Further Details
December 14 to December 22
Starting December 20 ostensibly with $260,300
December 14: Donors heard a moderate position on gun control on the candidate's behalf. While she supports the right to bear arms responsibly ("Some people like guns, and that's okay"), she believes there should be measures in place to ensure gun owners are responsible, including registration and background checks.
December 15: At her rally in Northglenn, she calls for raising the minimum wage to "at least $12," citing the near-$16 an hour minimum wage in Denver (which costs, on average, 29% more than the country at-large), and suggesting a national bill that ties the wage to both local cost of living (so, for instance, in Northglenn, if the national wage was $13.50, the local wage would be $15.84, while in rural West Virginia, it would be about $10) and inflation (if the Fair Minimum Wage Act of 2007, for instance, had been tied to inflation after it fully went into effect in 2009, the federal minimum wage would be $9.39 in 2021). Someone in the crowd shouts "Jesse, what the are you talking about?"
December 16: The candidate copes and seethes in her Thornton campaign office after meeting with Rep. Titone in Arvada, because the moderator wasn't impressed with just her schedule or the basic rundown of her meeting with Titone (let alone her pussyfooting around pulling the transgender card), although she understands why.
December 17: At her fundraiser in Thornton, the candidate says she hopes to pass a bill legalizing marijuana federally, and decriminalizing other drugs as well. "Pot's already legal here," she was recorded as saying, "and we haven't descended into anarchy yet. It's time to end the war on drugs entirely, and take a rehabilitative approach with those who have been caught in the crossfire, rather than a punitive one."
December 18: At her rally in Brighton, the candidate is pressed on immigration reform. She says she supports a pathway to citizenship for all non-violent undocumented immigrants, and praised the move of President Biden to end the use of detention centers.
December 19: The newspaper ad highlights the candidate's record as an attorney. In something completely different, the candidate also does the math with regards to
this tweet on her campaign's Twitter account. Long story short: While she agrees we should raise the minimum wage, the Dickensian allegory for destitution is actually $3.13 an hour in 2021,
not $13.50. She later tweets out a correction: The $3.13 number is for 2020; it's $3.36 in 2021. On her private account, she unleashes a stream of what might be (okay, what certainly is) profanity of notable creativity and enthusiasm with regards to Joe Manchin.
December 20: At her
rally in Greeley (-$6,000), the candidate makes a remark about the Republican primary, namely that while Mr. Adams and Mr. Walzinger claim the other is "a RINO", they ultimately will vote the same way if elected to Congress, giving tax cuts to the rich and screwing over the middle class.
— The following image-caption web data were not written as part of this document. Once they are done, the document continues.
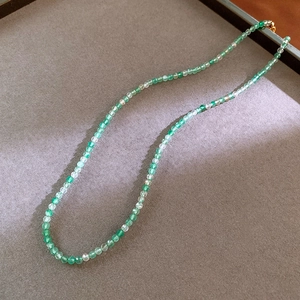 Detailed close-up of emerald green faceted crystal beaded necklace on a grey velvet background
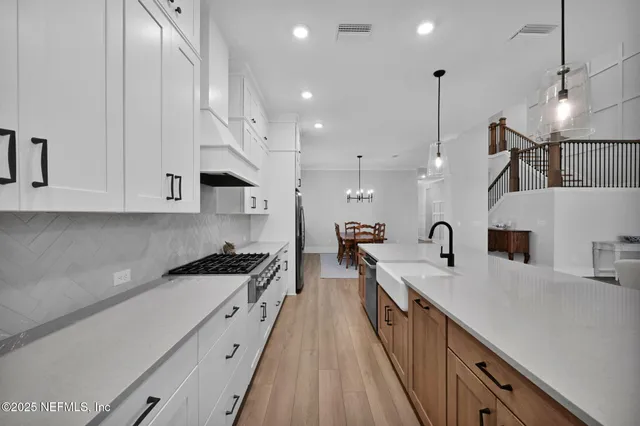 a bathroom with a double vanity sink mirror and shower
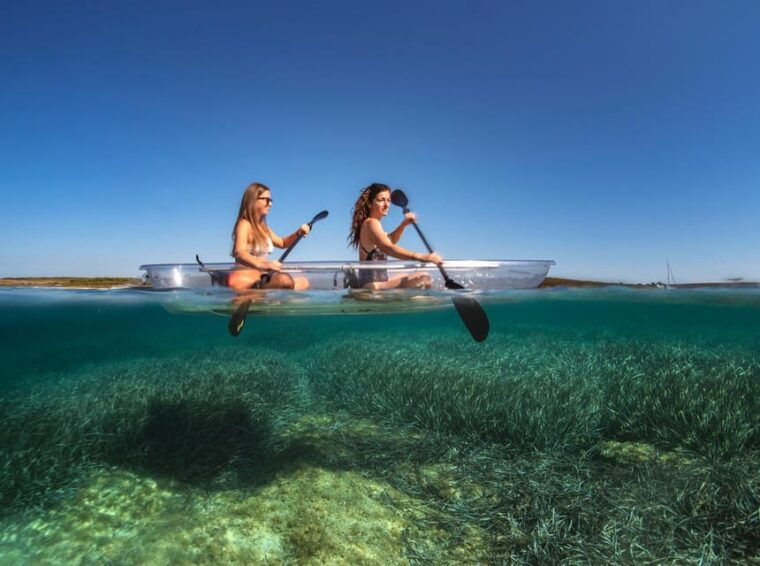 pula-clear-kayak-tour-to-canyon-island-cliffs-small-cave
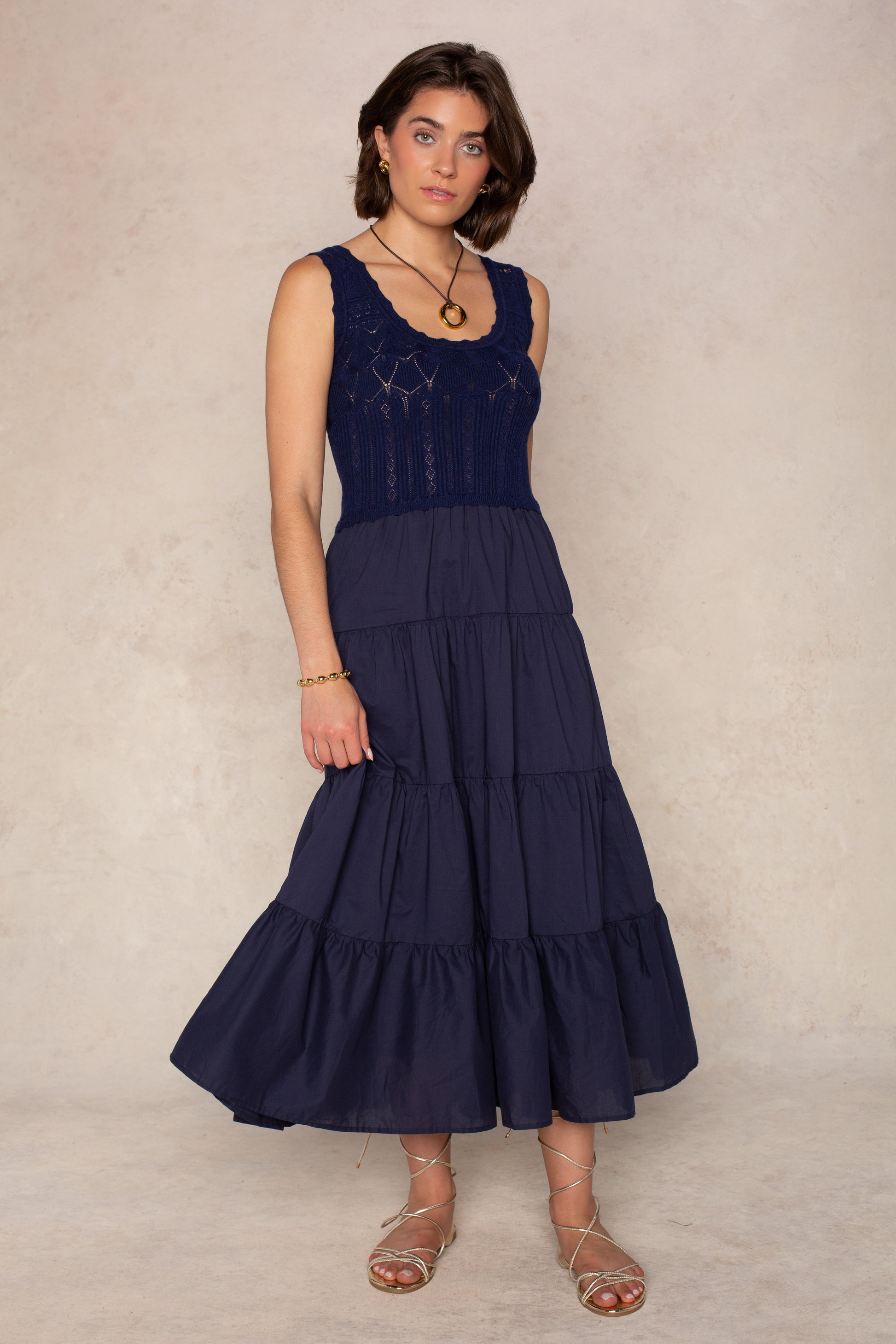 A woman stands against a neutral background wearing the Aria Midi Dress by Georgie in navy, featuring a fitted crochet bodice and tiered skirt, styled with gold jewelry and strappy sandals.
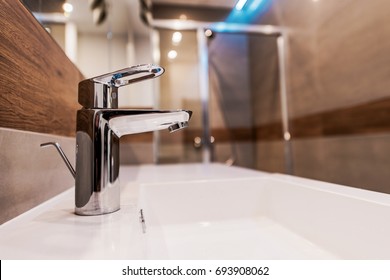 Modern Bathroom Sink Faucet Closeup Photo.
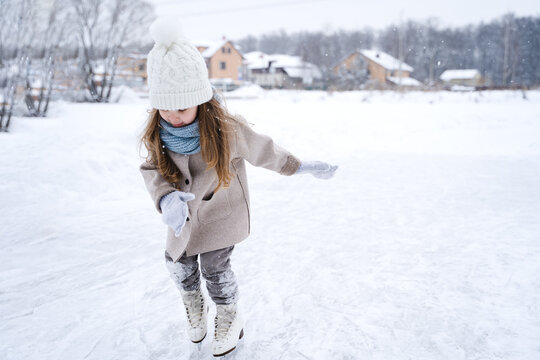 Beautiful little cute girl learn to skate on ice skating rink in park. Fall down and have fun. Stylish look, warm woolen coat, white hat, scarf, snood. Winter family activities, sport, games outdoors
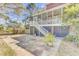 Outdoor patio with stone floor, plants, stairs to screened in porch and fenced yard at 1540 Strathmore Ln, Mount Pleasant, SC 29464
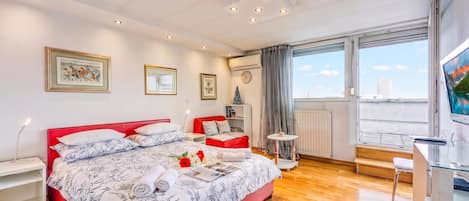 Une chambre moderne avec un grand lit, un bureau, une chaise et une fenêtre donnant sur la ville.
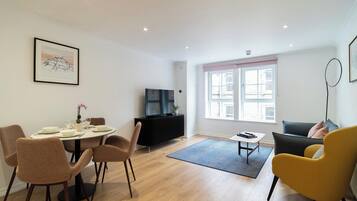 A modern living room with a dining area, a black entertainment unit, and a large window with a view of buildings.
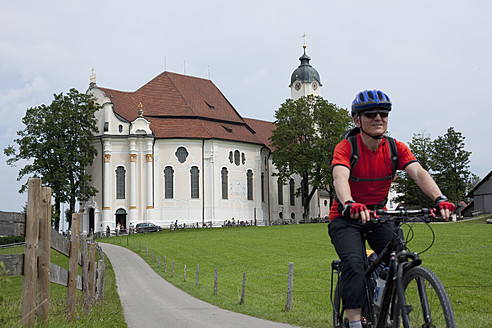 Deutschland, Bayern, Älterer Mann fährt Fahrrad mit Wieskirche im Hintergrund - DSF000223
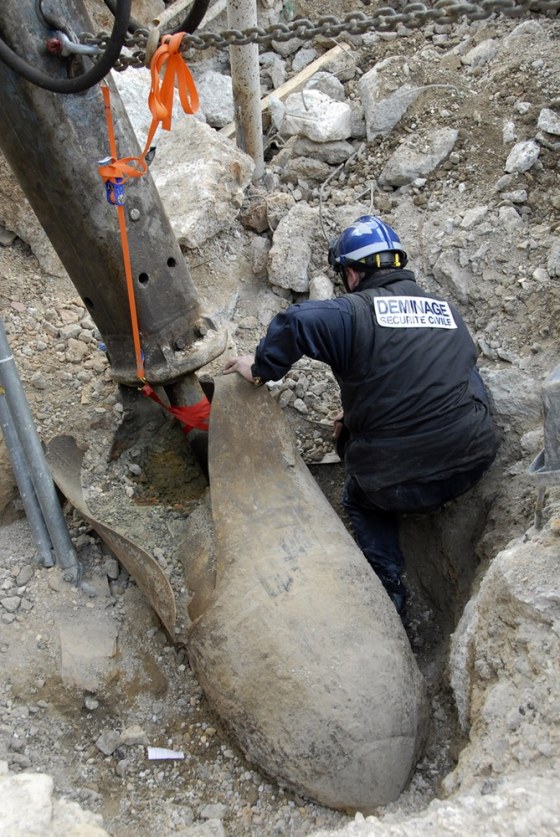 An explosives expert works on the 650-kilo World War II German bomb discovered on a building site of Marseille's harbour, March 18, 2012. Some 1,500 people were evacuated from surrounding districts to allow the operation to go ahead. REUTERS/Bmpm/Handout (FRANCE - Tags: MILITARY) NO SALES. NO ARCHIVES. FOR EDITORIAL USE ONLY. NOT FOR SALE FOR MARKETING OR ADVERTISING CAMPAIGNS. THIS IMAGE HAS BEEN SUPPLIED BY A THIRD PARTY. IT IS DISTRIBUTED, EXACTLY AS RECEIVED BY REUTERS, AS A SERVICE TO CLIENTS. NO COMMERCIAL USE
December 21: The candidate orders
internal polling (-$800) after the success of her fundraiser.
December 22: At a
fundraiser ($50x150) held in Greeley (-$3,500), where a $1,000 profit is hoped for, the candidate discusses with donors her annoyance with Joe Manchin (although not quite in the ways she put them on her private Twitter account three days earlier) for sinking BBB, and described the President delaying student debts again until May 2022 as a welcome surprise.
The candidate spends the rest of her turn, ending with $250,000 before her final three fundraisers of the turn, at her Thornton home, celebrating the holiday with her girlfriend and visiting mothers. Press releases will be made as needed.
(Yeah, sorry I turned Carmen from a generic Berniecrat into a Bat Out of Hell Democrat. Also sorry I didn't follow through with my schedule. Hope OBD and VAR don't mind me ignoring Pedro and Keiko until they officially start running.)